In academic circles the power of connections oft outweighs qualifications, experience and publications.
I chose not to be cynical and prayed this would be an anomalous event: perhaps the right candidate would win.
Freakishly, maybe the middle candidate would win.
But surely not the least qualified?
Within two hours of leaving the Head of Department confirmed the inevitable.
Rejection is par for the course in academia and by now I am in possession of a rather enviable hide of resiliance.
The Achilles’ heel however, is loss to a lesser competitor: in this instance, the candidate with a CV scantier than an extreme lingerie exhibition.
The spurn is double: had the better candidate won, my magnimity would have been in abudndance.
He was aspirational and I would be glad of his success, for he had worked harder, gone further than I have.
To be pipped by an individual who has not even begun his career on the basis that the supervisor of said individual was appointing, is scandalous.
If one aligned our CVs sans names before an objective committee, his would have been pulped with immediate effect.
Lamentably, academia is the last bastion of the nepotists.
As he strolled into his presentation five minutes late, the guffaws hinted at what I did not wish to believe.
When, upon laying my pile of publications (books and journals) afore the committee the Head quipped, ‘Well. This is an argument for getting a Kindle’ before sliding them aside, the tartness confirmed a battle over before it commenced.

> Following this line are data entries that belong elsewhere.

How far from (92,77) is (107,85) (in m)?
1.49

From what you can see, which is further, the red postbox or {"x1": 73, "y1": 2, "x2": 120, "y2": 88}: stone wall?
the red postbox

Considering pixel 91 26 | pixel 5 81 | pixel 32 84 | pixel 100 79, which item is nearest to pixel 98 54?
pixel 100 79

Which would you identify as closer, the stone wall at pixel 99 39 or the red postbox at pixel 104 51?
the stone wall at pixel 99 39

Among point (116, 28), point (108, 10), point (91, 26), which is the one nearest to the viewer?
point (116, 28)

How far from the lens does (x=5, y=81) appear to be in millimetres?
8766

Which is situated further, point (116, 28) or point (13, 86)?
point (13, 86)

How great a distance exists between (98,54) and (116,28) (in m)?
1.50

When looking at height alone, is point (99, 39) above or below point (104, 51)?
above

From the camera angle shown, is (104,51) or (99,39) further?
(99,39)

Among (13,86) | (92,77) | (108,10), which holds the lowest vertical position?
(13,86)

This is but one instance: it is repeated in universities around the country and in turn good academics are cast into the abyss in favour of lesser skilled contemporaries.
The proof only emerges upon publication of the Higher Education Research Excellence Framework (REF) in which universities in favour of such tactics emerge at disadvantageous rankings.

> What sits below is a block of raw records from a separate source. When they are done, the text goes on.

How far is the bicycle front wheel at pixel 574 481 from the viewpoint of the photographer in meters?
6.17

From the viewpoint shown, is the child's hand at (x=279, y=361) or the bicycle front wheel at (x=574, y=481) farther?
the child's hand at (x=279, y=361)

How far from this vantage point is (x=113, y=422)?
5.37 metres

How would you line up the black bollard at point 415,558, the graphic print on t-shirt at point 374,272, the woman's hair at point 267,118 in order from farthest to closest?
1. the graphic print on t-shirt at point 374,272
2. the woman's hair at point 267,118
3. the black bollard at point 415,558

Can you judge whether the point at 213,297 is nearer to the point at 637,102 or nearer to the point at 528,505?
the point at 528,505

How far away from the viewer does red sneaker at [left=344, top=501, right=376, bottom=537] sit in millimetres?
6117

The smugness that should ensure is of little consolation.
As academics we are not playing on a level field.
I might venture further that as women we are on a field as level as a glacial crevasse.
Dominated by men, the perpetuation of such skulduggery is a death-knell to academia.

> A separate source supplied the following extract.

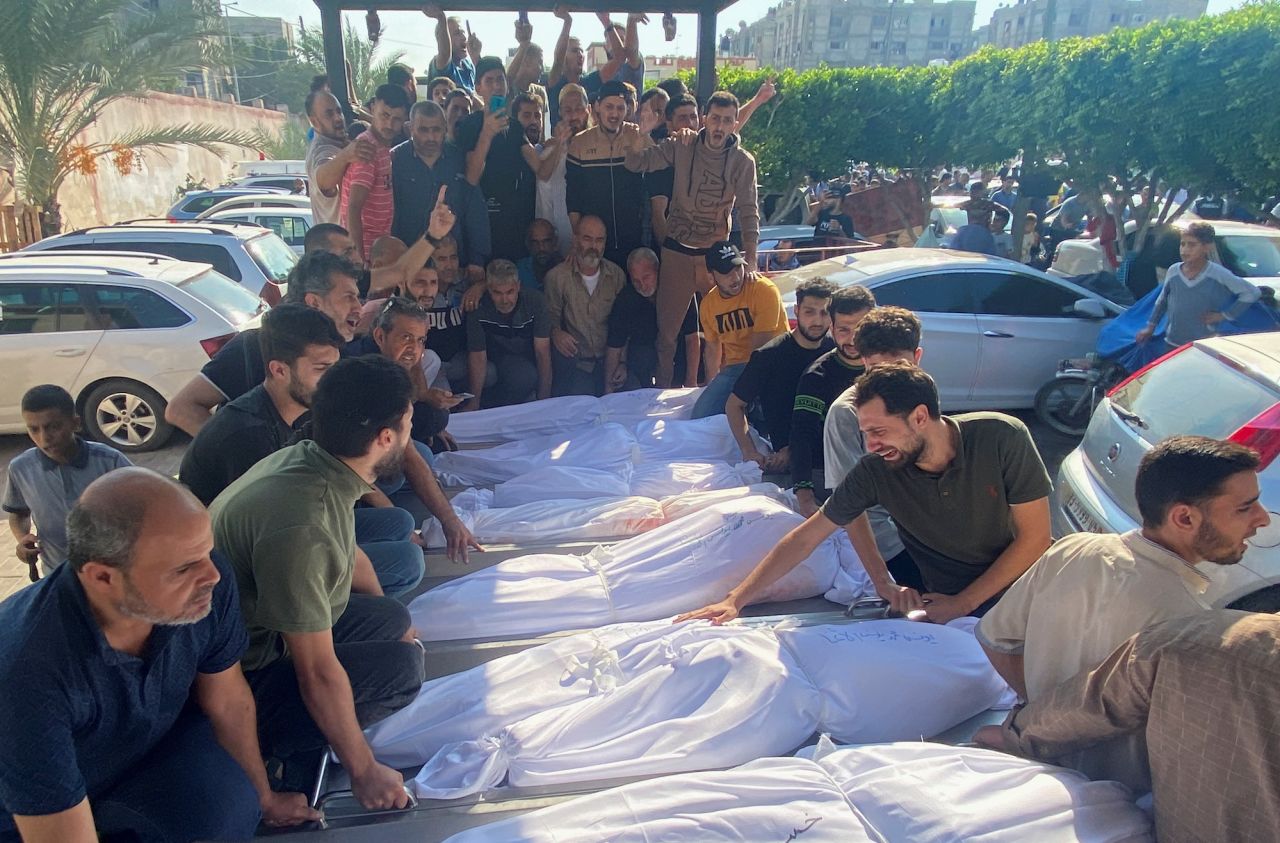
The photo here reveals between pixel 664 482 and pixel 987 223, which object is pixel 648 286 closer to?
pixel 664 482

To wit: a recent case involved the appointment of a contemporary to full lectureship.
The position was anticipated to be advertised, with healthy competition.
When it was announced that said contemporary – let us call them ‘B.’ – was appointed sans procedure, a silence ensued.
I pursued it further with the then Head of Department who refused to acknowledge my query.
In true Paxman style I continued to repeat the question, to which the response was a stoic ‘I have nothing to do with it.’
‘But you are Head of Department.’
‘I have nothing to do with it.’
Later that year the students began to complain.
Attendance of B.’s lectures went from 80, to 20.
The students downloaded the lectures, for B. would never deviate from the 200 words on the projector.
B. is married to a famous academic for whom to slight B. would have repurcussions for the university in question.
Let us imagine then, the consequences in a few years, once tuition fees have reached their zenith and students expect (and rightly so!) more than a reading of a slide in the dark.
At £9,000 a year, students deserve more.
Having strived to publish and extend our CVs, we, as academics, deserve more than a limp ‘You will do better elsewhere’ while those of lesser calibre are ushered in to halls of higher education.
Sometimes, the good get in – in those cases, I am delighted: happy for their acheivements, the acknoledgement of their work and the boon they will bring to the appointing institution.
For now, I pause.
I should continue to publish. Continue to teach. Continue to present at conferences.
But what is the praise and success worth if I never get a job?
Akin to gambling, academia is a loser’s game: but one I will, like the gambler, continue to play.
Because, deluded or no, I believe I have a good hand and maybe (just maybe) the right moment will come.